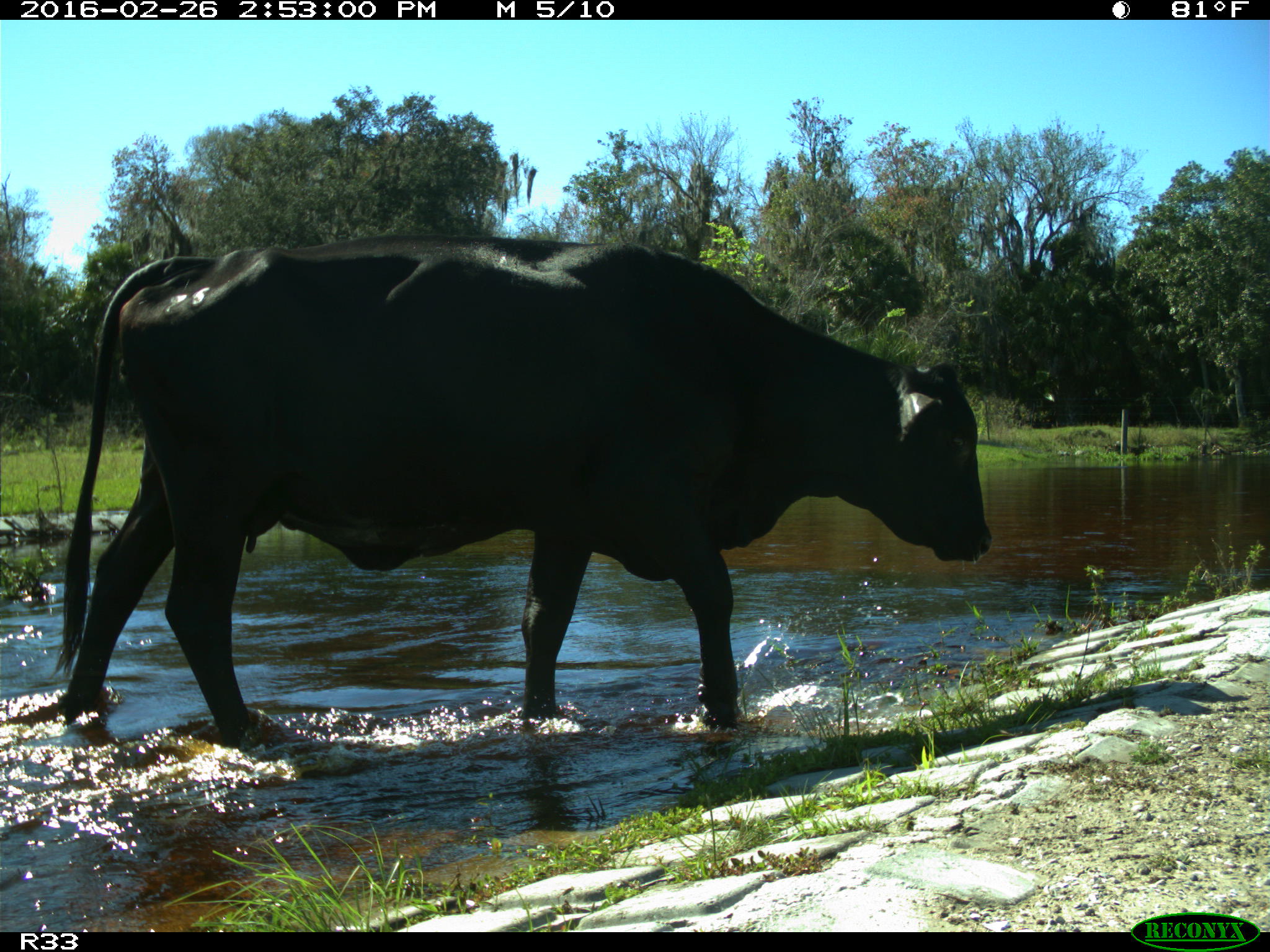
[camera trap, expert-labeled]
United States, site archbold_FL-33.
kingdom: Animalia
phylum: Chordata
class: Mammalia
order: Artiodactyla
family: Bovidae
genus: Bos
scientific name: Bos taurus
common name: domestic cow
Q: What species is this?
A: Bos taurus (domestic cow).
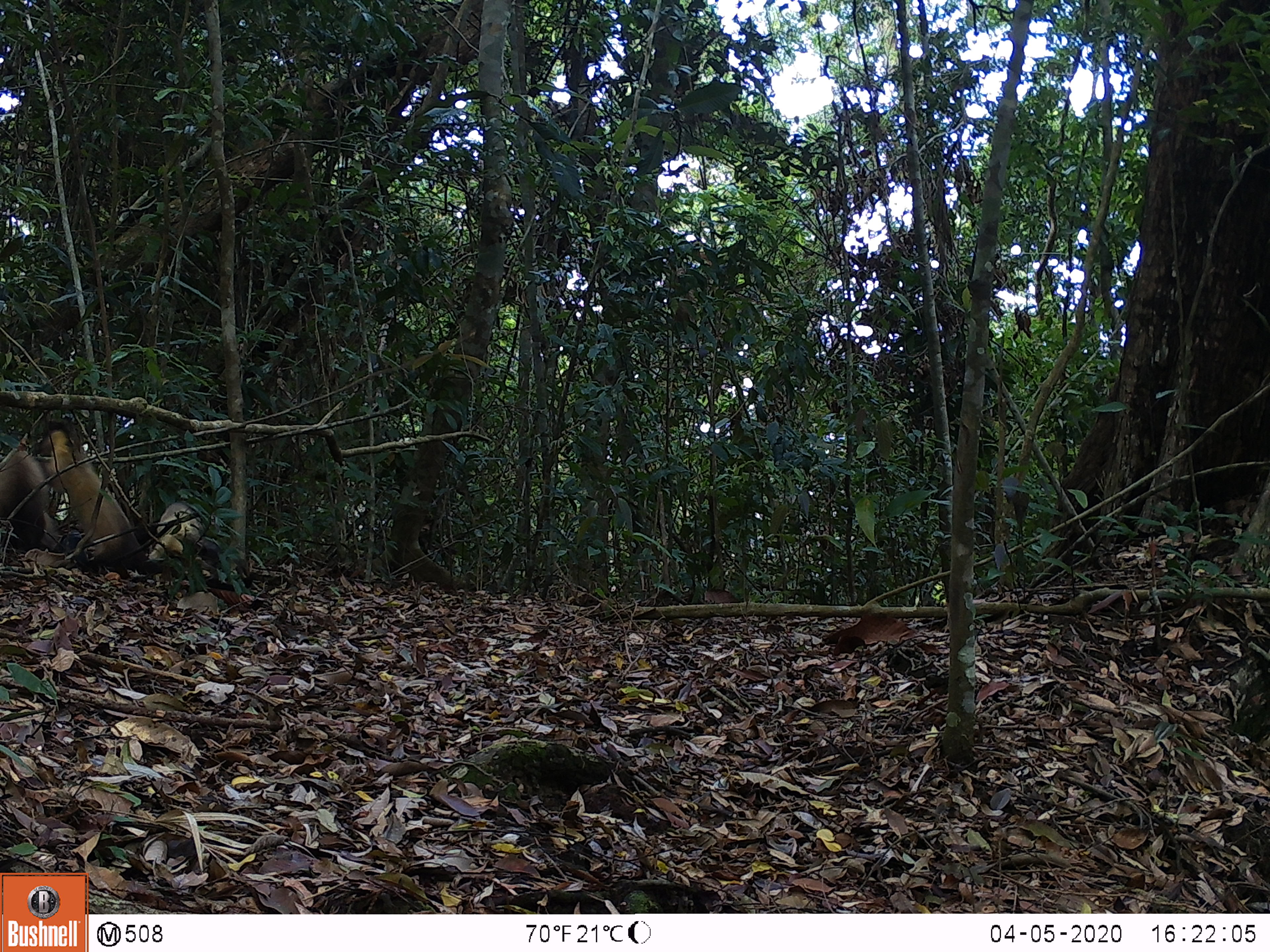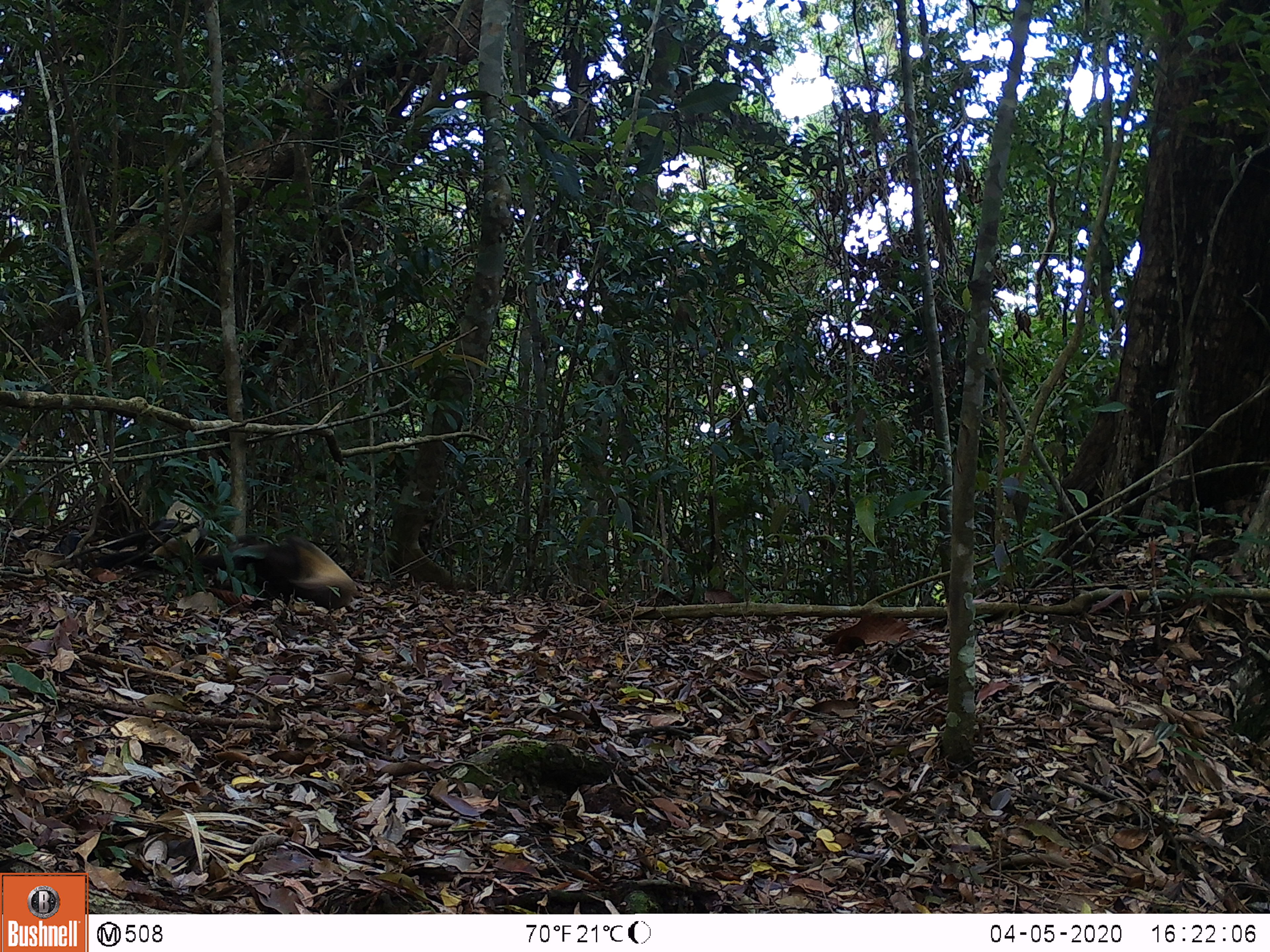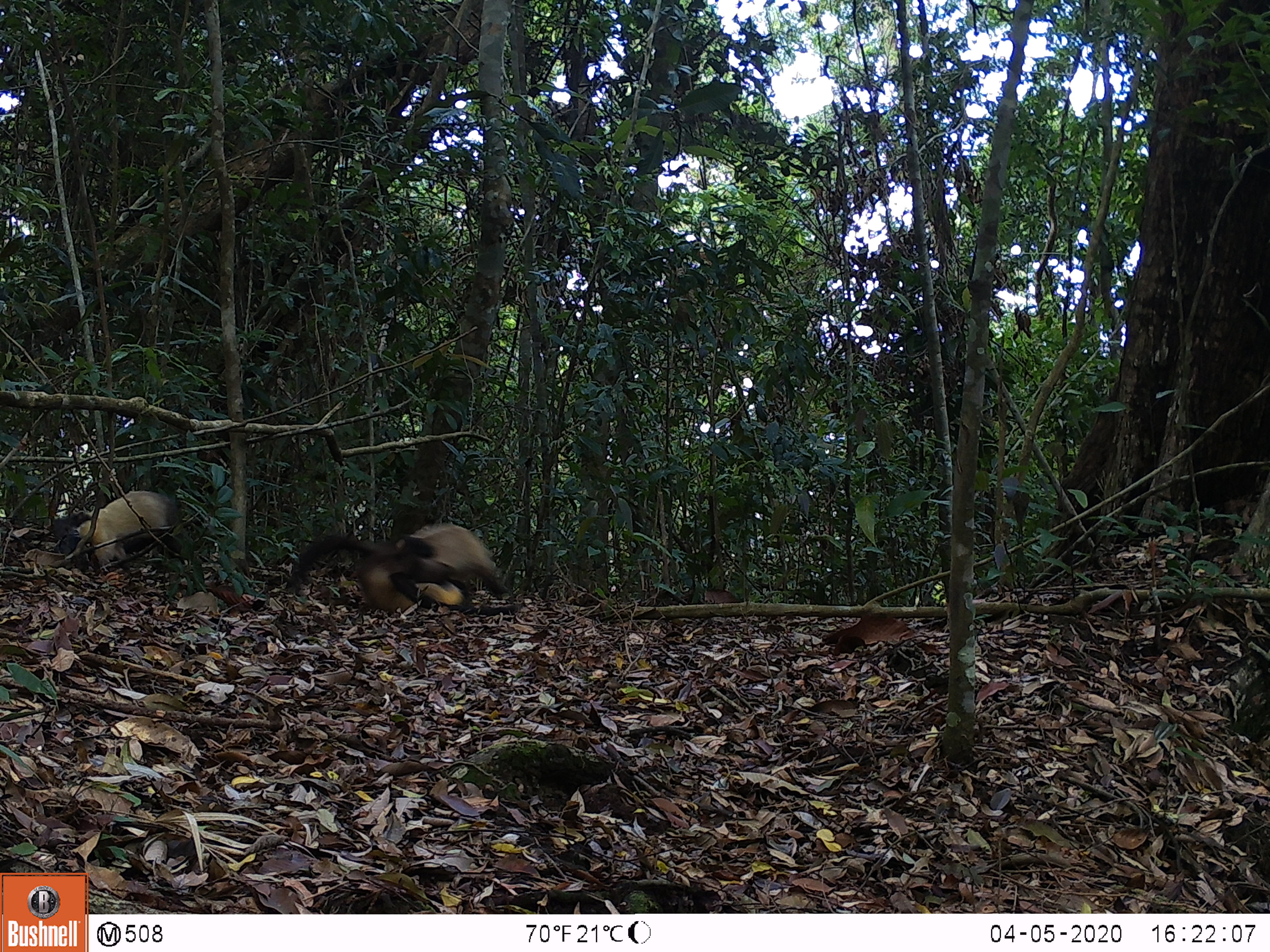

Exercise requirements →
The entries need to be restated exactly, and their pictures left out.

Result of this task →
[camera trap, expert-labeled]
United States, site archbold_FL-33.
kingdom: Animalia
phylum: Chordata
class: Mammalia
order: Artiodactyla
family: Bovidae
genus: Bos
scientific name: Bos taurus
common name: domestic cow
Q: What species is this?
A: Bos taurus (domestic cow).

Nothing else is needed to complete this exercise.